=== DOCUMENT EXCERPT ===
▬▬▬▬▬▬▬▬▬▬
I would call that a situation that is best left unwritten about.


The whole point of the blog post was to illustrate an incidence of sexism at work. The blog post failed to do so. It seems willfully perverse to turn around and push the burden of proof on those of us who are simply pointing that out.


Indeed. I really don't understand the purpose of the post.

What seems to be annoying most people here is that the comments could apply equally to men or women, yet the author assumes the issue is sexism without explaining why. By doing so, the author effectively dismisses the experience and opinions of men who have been in similar situations (based on the description) and believe the issue to have a different root cause. She's making the claim that this would never happen to a guy which is clearly directly contrary to the experience of many male readers, and it's unsurprising this is going to piss people off.

Note that I'm not disputing that the post MIGHT have represented a case of sexism, just that since the post doesn't explain how the author determined their position it's useless to myself and other readers.

Let's flip the question around: how do you know when your manager is being sexist and when they're just presenting their opinion, which is fair criticism? The post appears to imply the answer is: "If the recipient of criticism is a woman, then it's sexism; men never receive this kind of criticism." This is a bold claim, and if accepted, it's impossible to disprove because any attempt to disagree will see you labelled as sexist - which is the second source of frustration among people with a different opinion on this thread.
▬▬▬▬▬▬▬▬▬▬
=== YOUR OBJECTIVE ===
Please write the next part of the comment thread about the blog post on workplace sexism, starting after its final sentence. The lines after this point come from a separate source.

=== DATA SUPPLIED ===
▬▬▬▬▬▬▬▬▬▬
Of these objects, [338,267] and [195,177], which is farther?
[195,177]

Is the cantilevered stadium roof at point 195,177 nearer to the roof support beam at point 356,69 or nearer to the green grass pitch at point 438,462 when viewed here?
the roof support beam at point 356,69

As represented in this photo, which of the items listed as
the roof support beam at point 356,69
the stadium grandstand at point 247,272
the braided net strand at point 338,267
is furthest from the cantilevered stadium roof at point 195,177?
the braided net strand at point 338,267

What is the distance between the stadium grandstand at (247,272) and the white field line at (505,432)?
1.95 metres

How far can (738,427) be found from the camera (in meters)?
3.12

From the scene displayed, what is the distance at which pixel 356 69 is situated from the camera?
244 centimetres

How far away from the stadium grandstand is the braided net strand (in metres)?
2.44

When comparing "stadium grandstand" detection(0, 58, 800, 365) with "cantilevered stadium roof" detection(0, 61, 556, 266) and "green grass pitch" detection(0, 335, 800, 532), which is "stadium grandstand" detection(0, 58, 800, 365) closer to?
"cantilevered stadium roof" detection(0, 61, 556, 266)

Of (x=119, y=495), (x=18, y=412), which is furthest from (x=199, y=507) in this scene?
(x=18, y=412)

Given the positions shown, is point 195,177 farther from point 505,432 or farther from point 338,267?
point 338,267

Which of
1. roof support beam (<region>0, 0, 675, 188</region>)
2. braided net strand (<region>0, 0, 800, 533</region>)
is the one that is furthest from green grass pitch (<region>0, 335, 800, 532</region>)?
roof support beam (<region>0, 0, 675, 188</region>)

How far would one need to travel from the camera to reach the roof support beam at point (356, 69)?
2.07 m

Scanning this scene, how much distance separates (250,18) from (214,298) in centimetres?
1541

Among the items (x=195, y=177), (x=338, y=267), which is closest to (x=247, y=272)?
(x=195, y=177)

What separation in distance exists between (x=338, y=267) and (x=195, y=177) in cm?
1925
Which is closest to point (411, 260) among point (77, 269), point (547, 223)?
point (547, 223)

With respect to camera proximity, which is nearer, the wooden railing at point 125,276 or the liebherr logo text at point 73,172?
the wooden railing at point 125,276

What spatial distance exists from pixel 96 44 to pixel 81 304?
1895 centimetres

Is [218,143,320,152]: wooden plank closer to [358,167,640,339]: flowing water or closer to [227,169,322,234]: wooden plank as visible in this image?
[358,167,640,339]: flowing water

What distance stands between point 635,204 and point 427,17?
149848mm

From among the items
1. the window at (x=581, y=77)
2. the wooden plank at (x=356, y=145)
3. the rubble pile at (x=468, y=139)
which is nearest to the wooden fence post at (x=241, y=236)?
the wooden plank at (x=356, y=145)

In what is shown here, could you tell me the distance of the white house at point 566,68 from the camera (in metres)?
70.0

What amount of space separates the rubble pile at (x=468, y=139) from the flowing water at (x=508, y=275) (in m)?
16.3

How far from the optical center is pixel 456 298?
▬▬▬▬▬▬▬▬▬▬
=== OUTPUT FOR THIS TASK ===
Burden of proof, what? This is not a court proceeding; it's a discussion thread about a blog post.

The whole point was to illustrate how sexism at work can come in far more subtle forms than "my boss keeps pinching my ass" or "I can't stay late because that's when the guys all gather around the biggest monitor and watch porn" or even "too many fsck jokes".

I read the post; that's the point I came away with, and I came back to the HN discussion to see if anyone else in the community had similar experiences to share, suggestions about how to wrestle with this kind of subtle sexism, etc..

Why in the world would I need to be convinced that her particular example could be proven to be part of a pattern of sexism? Why, in a blog post, would she take the time to document all of the other experiences that created the context that convinced her this was sexism at work?

Maybe some of you know the company & are even working there? I didn't feel there was any accusation against me. I don't know anyone involved (the author included), so even if somehow she was some weirdo who invented the whole story, or drastically misintepreted the situation/context, that's completely beside the point.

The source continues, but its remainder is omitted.